Tasks to perform:
[1] In the text on the Democratic Centre of Macau, how many votes did the CDM receive in the 1975 Portuguese Constituent Assembly election?
[2] Proceed with the text on the Democratic Centre of Macau, continuing after its last sentence.

Supplied text:
- Abbreviation: CDM
- Founder: Joaquim Jorge Perestrelo Neto Valente José Celestino da Silva Maneiras Damião Rodrigues Vivaldo Rosa
- Founded: 30 April 1974
- Newspaper: Tribuna de Macau (until 1998)
- Ideology: Progressivism
- Political position: Centre-left
- National affiliation: Socialist Party (Portugal) (until 1999)

= Centro Democrático de Macau =

Democratic Centre of Macau (Centro Democrático de Macau; 澳門民主協會; CDM) is a centre-left progressive Portuguese political association based in Macau, then a Portuguese colony. Founded on 30 April 1974, five days after the Carnation Revolution, it remains the only registered political association in Macau, different from the better-known civic associations.

== Objectives ==
Aiming to contribute to the exercise of civil and political rights and the political participation in Macau, the CDM pushes for the democratic progress in Macau, and advocates free, active, enlightened, and conscious participation of citizens in public with democratic experience.

The CDM also urges to defend the principles set out in the Universal Declaration of Human Rights, and to sign International Covenant on Civil and Political Rights and International Covenant on Economic, Social and Cultural Rights.

== History ==
On 30 April 1974, leftists and Armed Forces Movement met in Fat Siu Lau restaurant in Macau for the first time, including lawyer Joaquim Jorge Perestrelo Neto Valente, architect José Celestino da Silva Maneiras, Damião Rodrigues and Vivaldo Rosa. It became the first meeting of the Democratic Centre of Macau (CDM), which hoped to celebrate the new political era followed by the Carnation Revolution.

CDM mainly pushed for the democratization of Macau. They also called for removing José Manuel de Sousa e Faro Nobre de Carvalho as Governor of Macau, in opposition to the conservative and localist factions led by the Association for the Defense of Macau Interests (ADIM) which supported him to stay.

CDM ran in the 1975 Portuguese Constituent Assembly election in the Macau constituency of Constituent Assembly of Portugal, but was defeated by ADIM after receiving 1,030 votes only. CDM once had a political protocol with the Socialist Party in Portugal, with some describing CDM as a party branch of the Socialist Party in Macau, but it remains active in Macau only for now.

Excerpts of bounding box data:
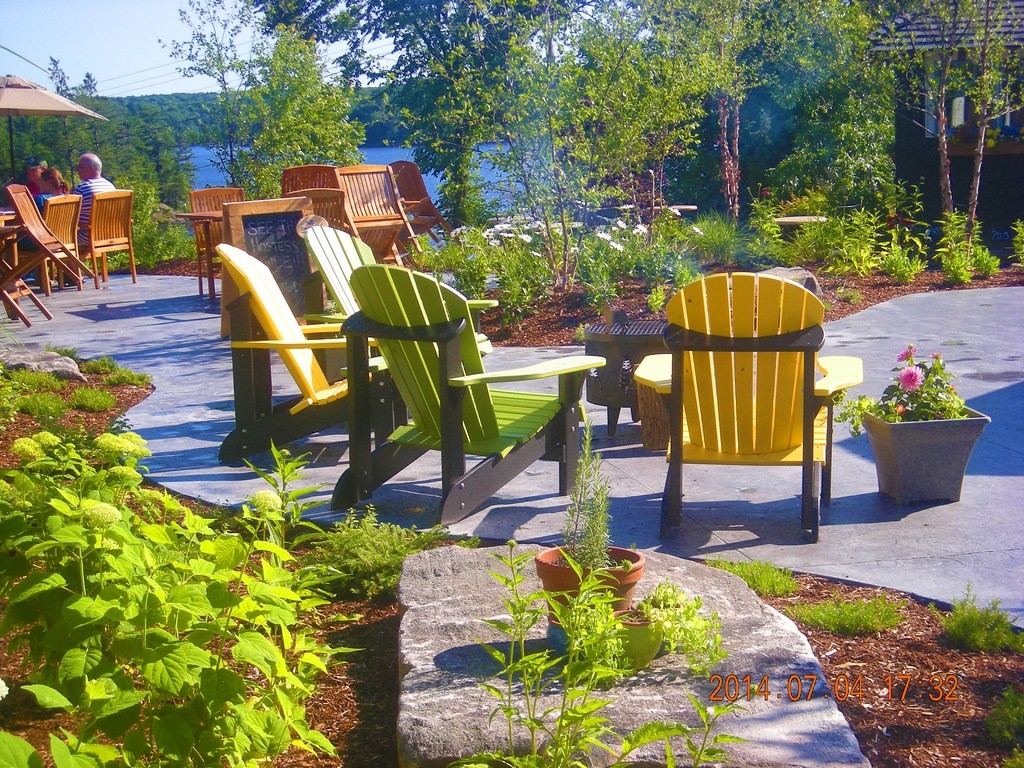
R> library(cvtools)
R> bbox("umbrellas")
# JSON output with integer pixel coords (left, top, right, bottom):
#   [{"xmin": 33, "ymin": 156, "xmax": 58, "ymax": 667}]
[{"xmin": 0, "ymin": 73, "xmax": 110, "ymax": 184}]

Results of the exercise:
[1] 1,030 votes.

[2]
Macau had the first legislative election in 1976, which the CDM managed to obtain 458 votes (16.8%) in direct election. José Patrício Guterres, representing CDM, was elected to the Legislative Assembly of Macau. In the 1980 legislative election, the CDM won 550 votes (22.7%) and represented by one deputy, Joaquim Jorge Perestrelo Neto Valente by direct election. However, under enormous socio-political overhaul in Macau, new civic-political groups originated in the Chinese community emerged, and the CDM had therefore declined significantly with little influence and activities. CDM is currently not represented in the Legislative Assembly.

== Publications ==
In November 1974, CDM launched the magazine Democracy in March. In October 1982, newspaper Tribuna de Macau was founded and owned by Neto Valente, a lawyer co-founded CDM, in opposition to the Jornal de Macau, which was associated with ADIM. Nevertheless, Jornal de Macau and Tribuna de Macau ended up merging as Jornal Tribuna de Macau on 1 November 1998 as the change of political landscape and the approaching handover of Macau ended the rivalry between CDM and ADIM.

== Electoral performance ==

=== Constituent Assembly election ===
Only election results in Macau counted.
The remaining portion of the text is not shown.